Alors qu’un hommage national a été rendu vendredi aux harkis, ceux-ci restent habités par un profond sentiment d’injustice. Cette semaine à Roubaix, « capitale des harkis » de la région, trois générations ont exprimé leur colère et exigé de l’État qu’il honore la dette de la France à leur égard.

Mardi soir, (22-09-2015 ) les harkis ont fait entendre leur colère dans les salons de l’hôtel de ville de Roubaix. PHOTO « la voix »

« Ce n’est pas un caillou, mais un pavé dans la chaussure de la République. » Brahim Bourabaa est formel. Ce fils de harki, qui a grandi dans un camp de réfugiés au sud de la France, est bien placé pour parler du sujet : il est le président du comité régional de concertation des rapatriés d’Algérie. Cette qualité le fait arpenter la région pour sonder le terrain. Comme à Roubaix et Tourcoing où il s’est déplacé cette semaine à la veille de la journée nationale d’hommage aux anciens supplétifs de l’armée française, qui a eu lieu ce vendredi.
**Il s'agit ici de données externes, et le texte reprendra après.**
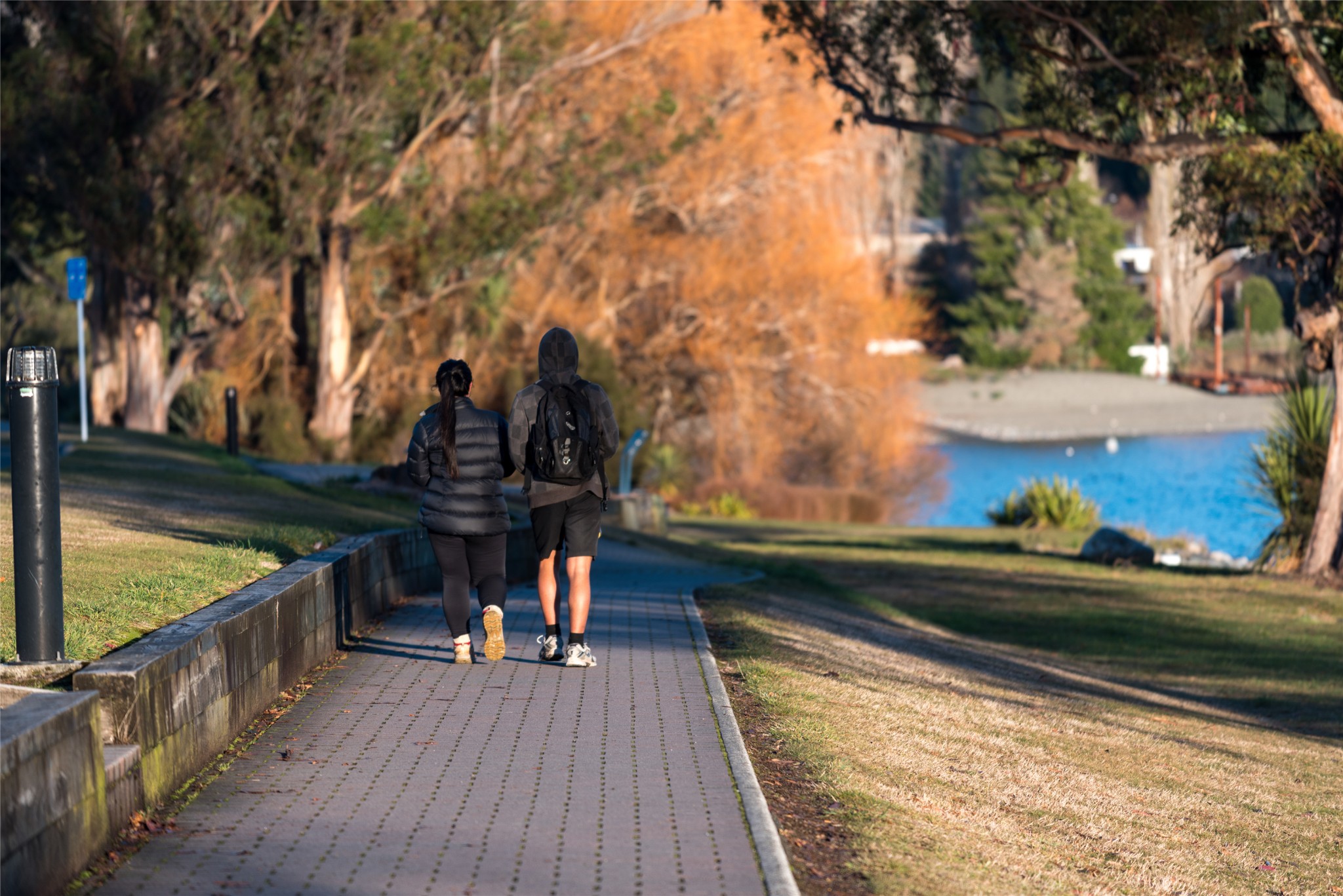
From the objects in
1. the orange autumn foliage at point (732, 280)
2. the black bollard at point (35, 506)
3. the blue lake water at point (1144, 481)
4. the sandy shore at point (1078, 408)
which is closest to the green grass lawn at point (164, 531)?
the black bollard at point (35, 506)

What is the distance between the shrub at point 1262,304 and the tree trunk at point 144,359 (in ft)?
227

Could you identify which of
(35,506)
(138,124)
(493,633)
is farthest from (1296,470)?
(138,124)

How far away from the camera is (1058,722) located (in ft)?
31.5

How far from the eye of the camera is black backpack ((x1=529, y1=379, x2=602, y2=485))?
7.99m

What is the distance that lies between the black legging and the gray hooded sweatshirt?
1.41 ft

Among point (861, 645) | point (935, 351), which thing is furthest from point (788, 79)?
point (935, 351)

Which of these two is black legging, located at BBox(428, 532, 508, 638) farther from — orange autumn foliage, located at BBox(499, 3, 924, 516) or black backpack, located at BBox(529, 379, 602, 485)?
orange autumn foliage, located at BBox(499, 3, 924, 516)

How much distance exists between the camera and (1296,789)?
8.66 m

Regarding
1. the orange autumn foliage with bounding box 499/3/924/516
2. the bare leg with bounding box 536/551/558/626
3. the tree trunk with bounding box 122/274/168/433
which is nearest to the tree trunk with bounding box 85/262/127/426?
the tree trunk with bounding box 122/274/168/433

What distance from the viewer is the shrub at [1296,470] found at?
2098 cm

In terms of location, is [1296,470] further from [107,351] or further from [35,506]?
[107,351]

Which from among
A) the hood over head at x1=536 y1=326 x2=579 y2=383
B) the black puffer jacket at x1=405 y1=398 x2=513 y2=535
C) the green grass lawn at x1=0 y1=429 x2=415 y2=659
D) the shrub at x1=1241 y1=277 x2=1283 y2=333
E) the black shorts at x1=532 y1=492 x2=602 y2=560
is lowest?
the green grass lawn at x1=0 y1=429 x2=415 y2=659

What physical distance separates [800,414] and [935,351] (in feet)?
155

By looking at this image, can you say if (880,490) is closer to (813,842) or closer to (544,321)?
(544,321)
Il n’a pas été déçu. « Ça fait 50 ans qu’on nous prend pour des imbéciles. Nos subventions baissent. Des familles ne mangent pas à leur faim. Qu’est-ce qu’on doit faire pour être entendu ? Casser ? », l’interpelle Omar Chalbi, le président de l’association des Français rapatriés d’Afrique du Nord (AFRAN). Applaudissements nourris. Plus loin, un homme prend la parole timidement. « Moi, je ne demande rien. Mais c’est à cause de la France que je n’ai jamais connu ma mère. Ça se répare, ça ? », grince-t-il. D’autres s’étonnent de voir l’État offrir l’hospitalité aux réfugiés syriens quand eux ont l’impression de « devoir mendier depuis 53 ans ». Syndicaliste à La Redoute, Malika Azzaz estime que les harkis doivent prendre exemple sur les chibanis marocains, qui ont obtenu satisfaction dans leur conflit avec la SNCF. « Imitons-les, et attaquons l’État en justice ! », tempête-t-elle.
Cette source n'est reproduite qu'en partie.